Every record below should be printed exactly, except for the pictures.

▶ **RECORDS FOR THIS TASK**
────────────────────
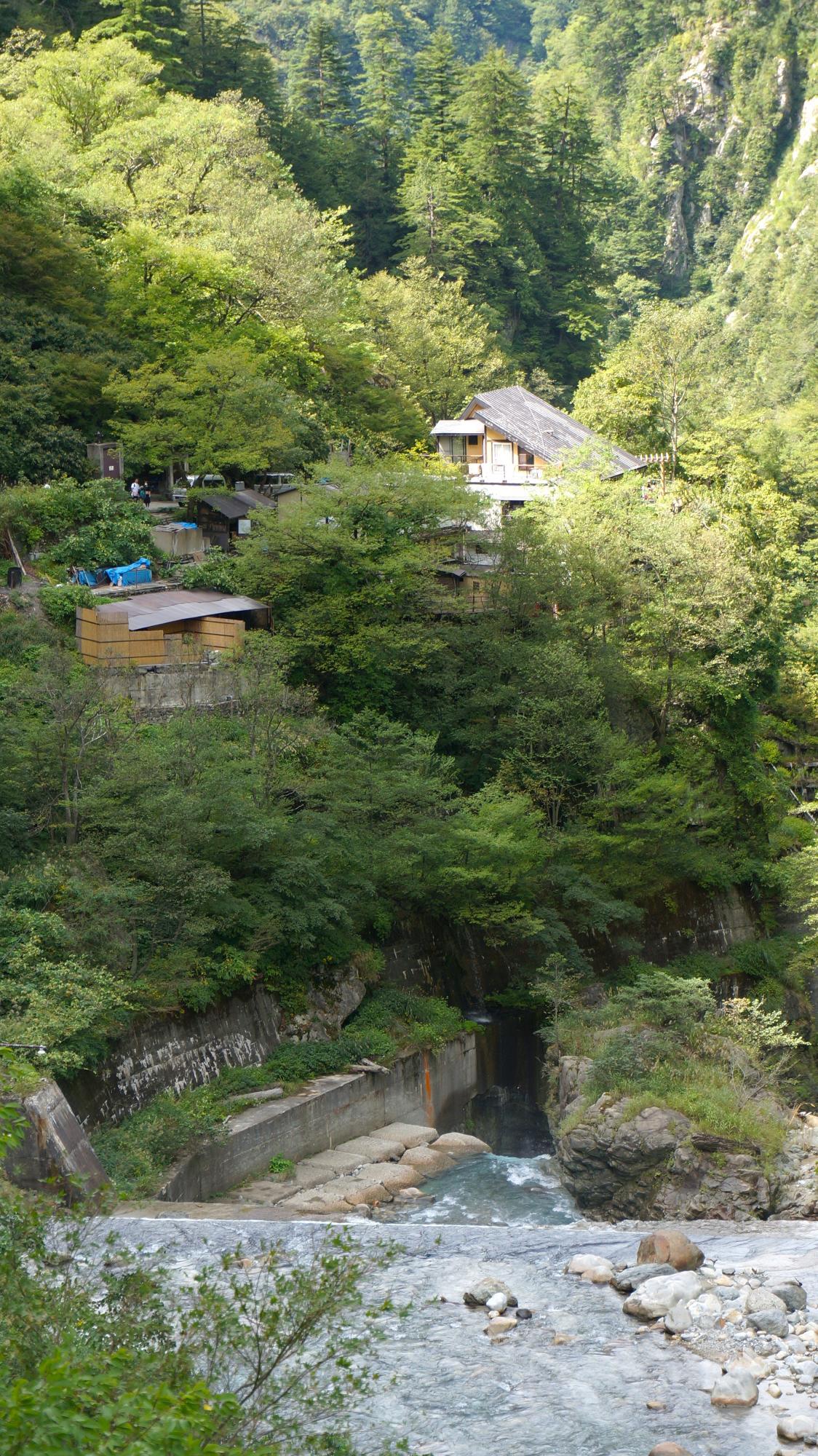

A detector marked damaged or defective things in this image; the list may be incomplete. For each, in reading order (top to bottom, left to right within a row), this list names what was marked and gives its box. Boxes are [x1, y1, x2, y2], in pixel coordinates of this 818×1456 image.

rusty metal roof [95, 591, 266, 632]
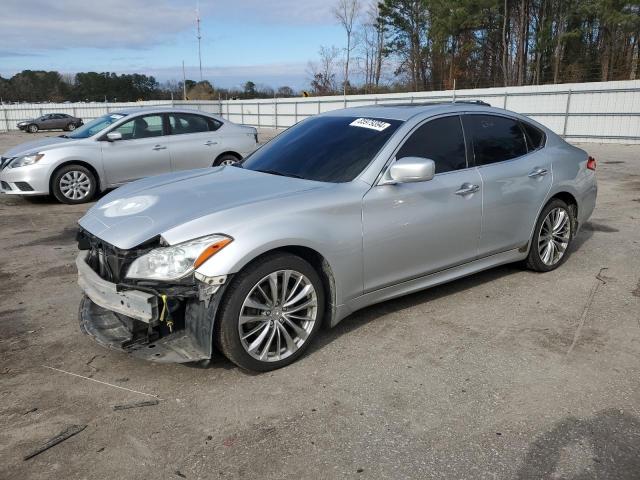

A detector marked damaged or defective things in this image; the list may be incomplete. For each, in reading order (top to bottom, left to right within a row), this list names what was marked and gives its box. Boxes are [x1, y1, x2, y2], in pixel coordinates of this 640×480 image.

crumpled hood [2, 136, 73, 157]
crumpled hood [79, 166, 328, 249]
broken headlight [124, 235, 231, 282]
damaged front bumper [75, 253, 228, 362]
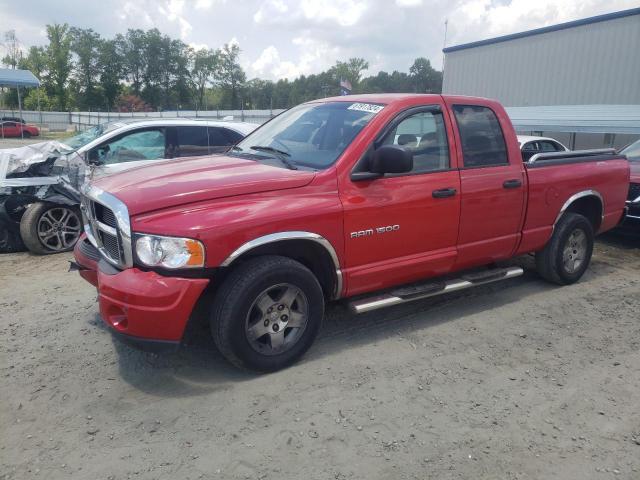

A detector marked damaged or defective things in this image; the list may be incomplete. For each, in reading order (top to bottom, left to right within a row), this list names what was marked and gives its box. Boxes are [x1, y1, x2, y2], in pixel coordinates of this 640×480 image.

wrecked car [0, 118, 255, 253]
damaged vehicle [3, 119, 258, 255]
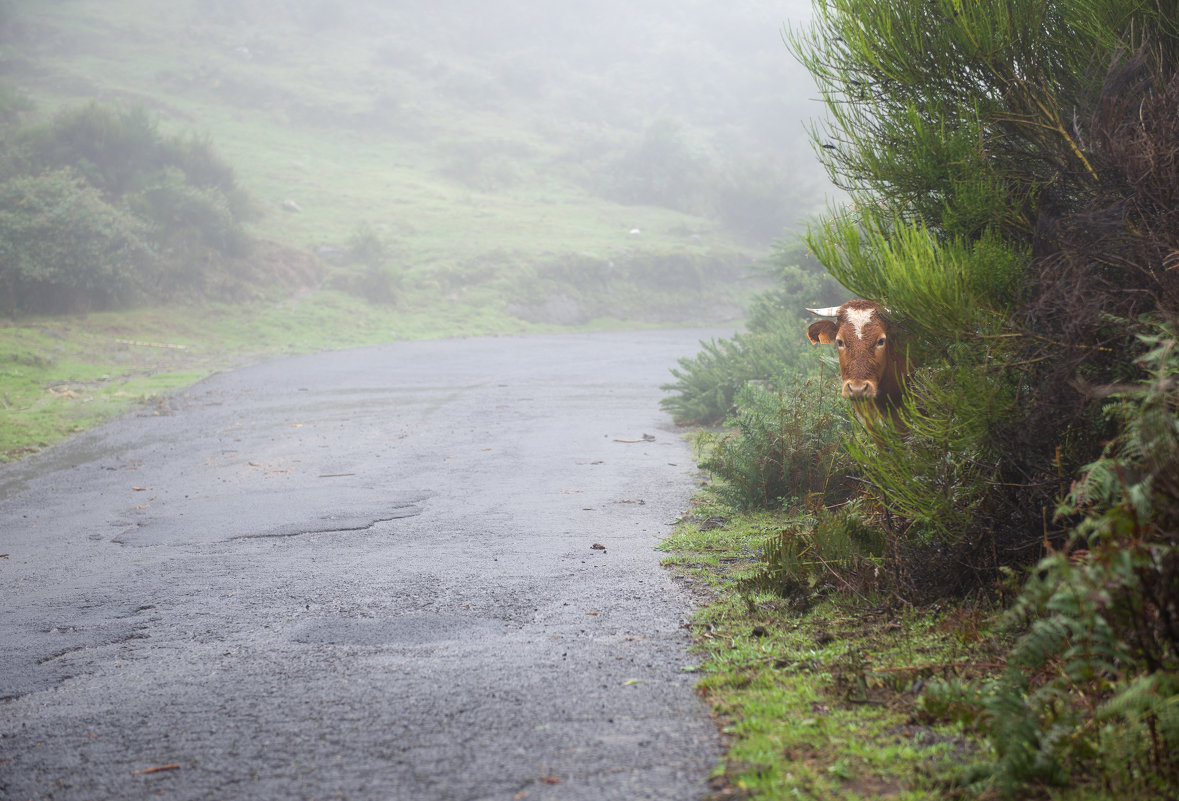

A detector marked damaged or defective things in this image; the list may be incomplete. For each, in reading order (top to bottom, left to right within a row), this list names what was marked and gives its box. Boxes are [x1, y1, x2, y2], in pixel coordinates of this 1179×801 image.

cracked asphalt [0, 330, 726, 801]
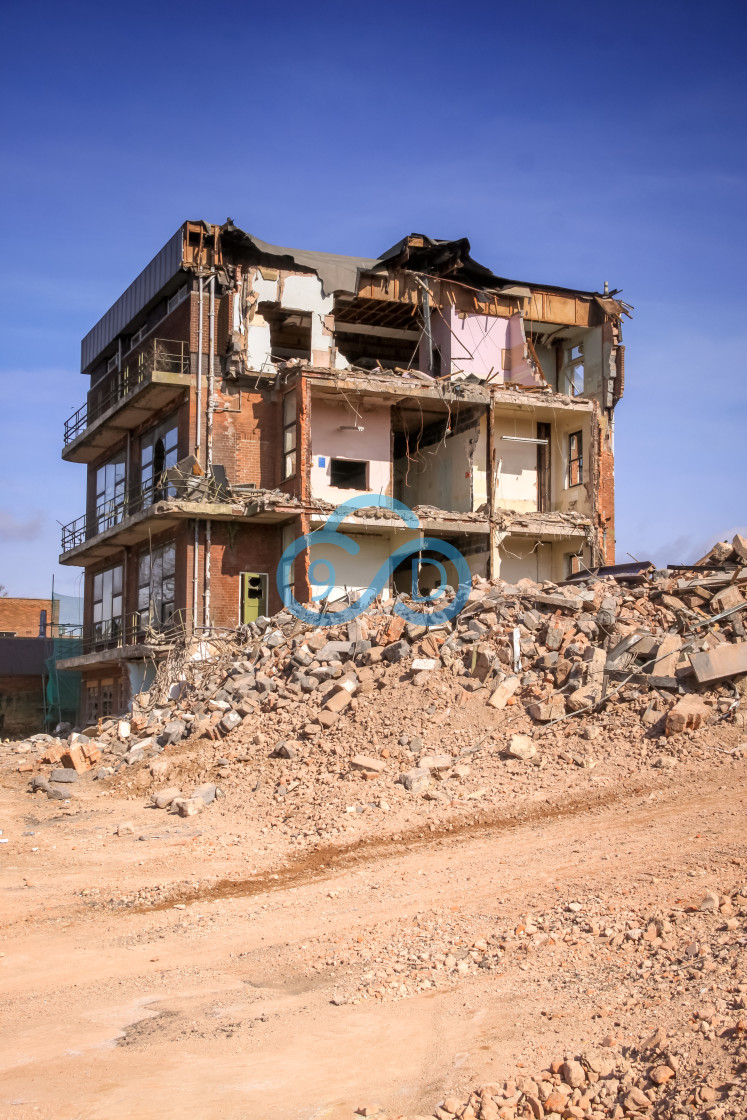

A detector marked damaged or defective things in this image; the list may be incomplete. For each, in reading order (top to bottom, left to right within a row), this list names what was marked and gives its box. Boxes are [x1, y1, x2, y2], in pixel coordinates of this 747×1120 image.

broken window [559, 340, 582, 398]
broken window [95, 448, 125, 530]
broken window [139, 416, 178, 504]
broken window [331, 456, 369, 488]
broken window [92, 564, 123, 645]
broken window [138, 539, 176, 631]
────────────────────
▶ **WRITTEN SOLUTION**
A detector marked damaged or defective things in this image; the list may be incomplete. For each, in reading order (top to bottom, left to right within a row), this list names what was marked and gives its box. Boxes are [x1, y1, x2, y2], in pixel coordinates of this 818×1456 image.

rusty metal roof [95, 591, 266, 632]

A detector marked damaged or defective things in this image; the list may be incomplete. For each, in reading order (top to bottom, left to right within a row), this list names what was marked and gives its box. Boxes are [x1, y1, x2, y2], in pixel coordinates of this 640×480 image.

crumpled hood [2, 136, 73, 157]
crumpled hood [79, 166, 328, 249]
broken headlight [124, 235, 231, 282]
damaged front bumper [75, 253, 228, 362]

A detector marked damaged or defective things in this image; the list may be incomplete. For each, in reading order (top to bottom, left to right within a row), this list names what was marked and gives its box. Boxes are [x1, y1, x2, y2], in pixel coordinates of this 640×480 image.

wrecked car [0, 118, 255, 253]
damaged vehicle [3, 119, 258, 255]

A detector marked damaged or defective things in this image; the list may be incomplete. For each, in reading order (top to bottom, left to right within a row), this list names what was marked and gives its box. Boxes are [x1, y1, x2, y2], in pixel coordinates of this 1179×801 image.

cracked asphalt [0, 330, 726, 801]

A detector marked damaged or defective things in this image; the list may be incomplete. For each, in reading order (top to bottom, left to right within a row), this list names what was marked and gives its box. Boxes are [x1, y1, x2, y2], in pixel coordinates of this 747×1120 image.

broken window [559, 340, 582, 398]
broken window [95, 448, 125, 530]
broken window [139, 416, 178, 504]
broken window [331, 456, 369, 488]
broken window [92, 564, 123, 645]
broken window [138, 539, 176, 631]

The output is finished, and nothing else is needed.